START Dataset

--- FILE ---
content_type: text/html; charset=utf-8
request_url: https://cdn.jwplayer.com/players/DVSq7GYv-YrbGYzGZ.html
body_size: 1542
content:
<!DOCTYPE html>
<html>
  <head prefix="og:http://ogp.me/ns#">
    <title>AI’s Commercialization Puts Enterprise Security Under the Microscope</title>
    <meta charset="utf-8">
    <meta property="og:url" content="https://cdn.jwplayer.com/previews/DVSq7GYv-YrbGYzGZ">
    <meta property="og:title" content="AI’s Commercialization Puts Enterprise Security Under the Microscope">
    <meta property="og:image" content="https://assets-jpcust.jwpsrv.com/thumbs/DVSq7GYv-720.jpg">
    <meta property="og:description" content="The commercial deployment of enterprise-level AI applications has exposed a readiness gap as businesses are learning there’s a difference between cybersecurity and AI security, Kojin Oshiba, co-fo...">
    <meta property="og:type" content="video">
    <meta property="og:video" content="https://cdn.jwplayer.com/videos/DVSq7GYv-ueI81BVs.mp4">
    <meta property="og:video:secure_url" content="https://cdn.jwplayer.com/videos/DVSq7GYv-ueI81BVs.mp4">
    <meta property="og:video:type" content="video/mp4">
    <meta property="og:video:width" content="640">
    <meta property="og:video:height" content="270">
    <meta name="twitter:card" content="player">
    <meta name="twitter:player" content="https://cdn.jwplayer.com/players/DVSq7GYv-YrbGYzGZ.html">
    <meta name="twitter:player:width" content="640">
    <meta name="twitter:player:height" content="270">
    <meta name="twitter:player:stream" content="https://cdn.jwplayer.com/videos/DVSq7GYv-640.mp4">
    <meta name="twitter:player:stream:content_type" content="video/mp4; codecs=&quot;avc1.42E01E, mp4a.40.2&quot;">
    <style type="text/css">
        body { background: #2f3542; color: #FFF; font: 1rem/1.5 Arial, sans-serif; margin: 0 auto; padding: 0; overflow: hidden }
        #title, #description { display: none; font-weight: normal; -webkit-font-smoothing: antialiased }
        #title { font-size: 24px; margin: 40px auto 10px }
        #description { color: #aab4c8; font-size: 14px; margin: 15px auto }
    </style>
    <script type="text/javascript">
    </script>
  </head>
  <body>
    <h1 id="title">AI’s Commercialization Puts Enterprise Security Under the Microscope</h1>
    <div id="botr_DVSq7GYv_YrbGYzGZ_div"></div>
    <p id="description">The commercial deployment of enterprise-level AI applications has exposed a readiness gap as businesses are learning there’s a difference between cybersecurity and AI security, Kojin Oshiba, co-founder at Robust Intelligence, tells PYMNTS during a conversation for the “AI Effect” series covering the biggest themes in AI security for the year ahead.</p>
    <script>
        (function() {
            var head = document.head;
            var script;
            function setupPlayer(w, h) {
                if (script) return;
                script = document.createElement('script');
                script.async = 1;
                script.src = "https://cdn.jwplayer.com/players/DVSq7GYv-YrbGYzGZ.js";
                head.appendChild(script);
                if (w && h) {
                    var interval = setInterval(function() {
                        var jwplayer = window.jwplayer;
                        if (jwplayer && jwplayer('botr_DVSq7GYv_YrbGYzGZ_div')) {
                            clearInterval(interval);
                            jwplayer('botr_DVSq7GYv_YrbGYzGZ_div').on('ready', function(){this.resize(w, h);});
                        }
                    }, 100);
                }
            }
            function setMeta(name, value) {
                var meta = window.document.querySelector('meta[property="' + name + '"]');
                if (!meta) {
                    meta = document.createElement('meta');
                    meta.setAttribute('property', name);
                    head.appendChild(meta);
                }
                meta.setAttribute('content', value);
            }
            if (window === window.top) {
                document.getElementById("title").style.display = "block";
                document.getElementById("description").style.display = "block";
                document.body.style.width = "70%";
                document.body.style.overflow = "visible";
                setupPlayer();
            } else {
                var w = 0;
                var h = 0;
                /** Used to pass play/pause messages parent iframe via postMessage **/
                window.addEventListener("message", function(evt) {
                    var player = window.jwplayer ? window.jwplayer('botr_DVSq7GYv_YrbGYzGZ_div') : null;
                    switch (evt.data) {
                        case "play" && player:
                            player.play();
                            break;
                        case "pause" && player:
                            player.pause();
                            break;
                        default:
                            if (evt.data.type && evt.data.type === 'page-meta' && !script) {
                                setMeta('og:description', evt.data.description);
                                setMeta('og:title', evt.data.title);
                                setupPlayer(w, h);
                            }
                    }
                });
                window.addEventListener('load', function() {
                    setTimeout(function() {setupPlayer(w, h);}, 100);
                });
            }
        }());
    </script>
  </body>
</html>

END Dataset
START Dataset

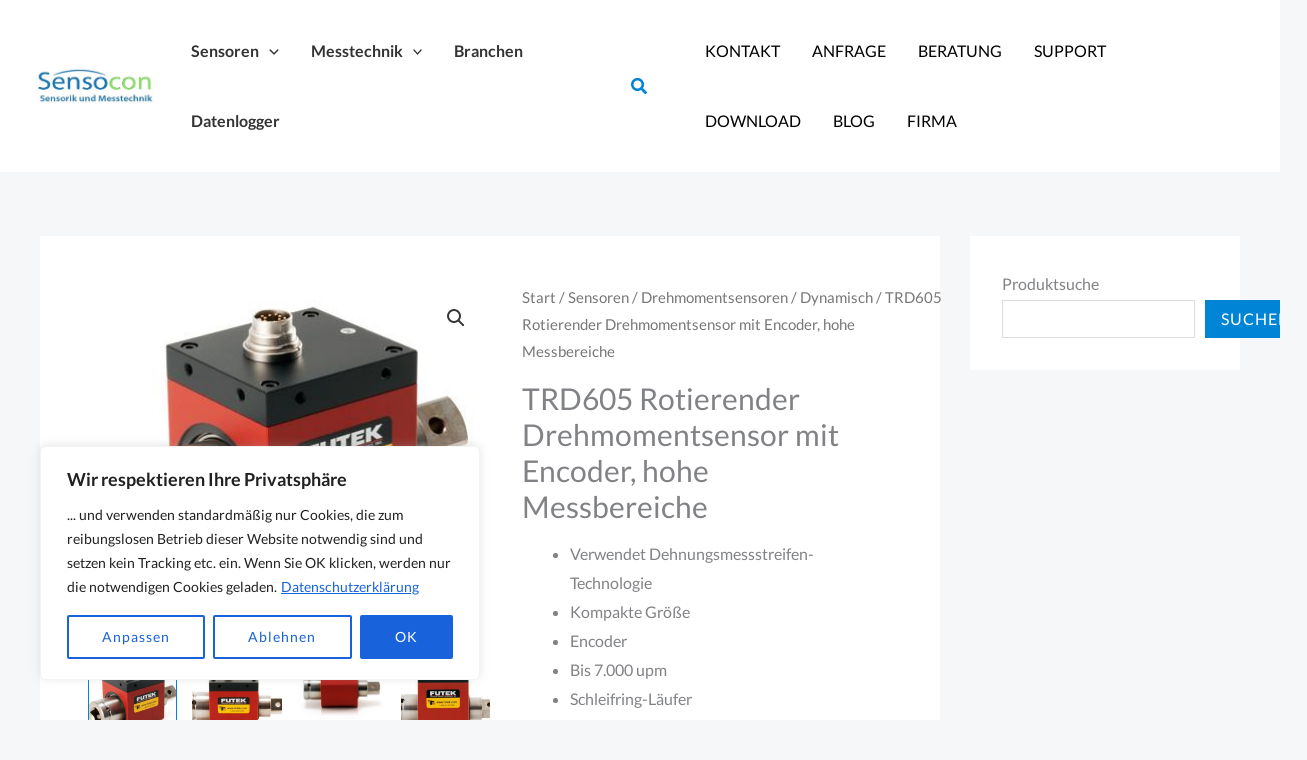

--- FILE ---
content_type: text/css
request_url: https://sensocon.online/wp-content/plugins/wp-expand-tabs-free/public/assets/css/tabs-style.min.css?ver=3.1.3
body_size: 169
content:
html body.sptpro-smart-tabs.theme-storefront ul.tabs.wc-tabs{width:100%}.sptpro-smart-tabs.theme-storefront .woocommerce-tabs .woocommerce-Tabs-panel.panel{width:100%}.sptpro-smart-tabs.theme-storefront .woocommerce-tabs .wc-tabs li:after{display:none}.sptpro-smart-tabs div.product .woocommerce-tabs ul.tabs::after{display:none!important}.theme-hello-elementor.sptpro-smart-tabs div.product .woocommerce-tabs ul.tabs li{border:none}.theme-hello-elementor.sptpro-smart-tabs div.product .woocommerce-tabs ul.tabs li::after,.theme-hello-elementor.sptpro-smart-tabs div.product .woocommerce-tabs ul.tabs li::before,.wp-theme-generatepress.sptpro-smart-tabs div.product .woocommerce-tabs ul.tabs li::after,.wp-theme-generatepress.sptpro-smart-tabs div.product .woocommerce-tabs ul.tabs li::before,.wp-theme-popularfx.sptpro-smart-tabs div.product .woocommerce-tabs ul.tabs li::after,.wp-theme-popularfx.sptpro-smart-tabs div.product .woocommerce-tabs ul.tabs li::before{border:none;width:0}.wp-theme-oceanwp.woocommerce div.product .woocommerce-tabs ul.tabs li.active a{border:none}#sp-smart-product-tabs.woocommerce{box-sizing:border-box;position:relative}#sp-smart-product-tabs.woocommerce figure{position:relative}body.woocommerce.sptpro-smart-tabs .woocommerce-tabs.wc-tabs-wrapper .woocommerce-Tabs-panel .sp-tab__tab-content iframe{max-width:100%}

END Dataset

■ Your instructions: Each line in the material above that mentions the word "Microscope" must be copied.

■ Reply:
    <title>AI’s Commercialization Puts Enterprise Security Under the Microscope</title>
    <meta property="og:title" content="AI’s Commercialization Puts Enterprise Security Under the Microscope">
    <h1 id="title">AI’s Commercialization Puts Enterprise Security Under the Microscope</h1>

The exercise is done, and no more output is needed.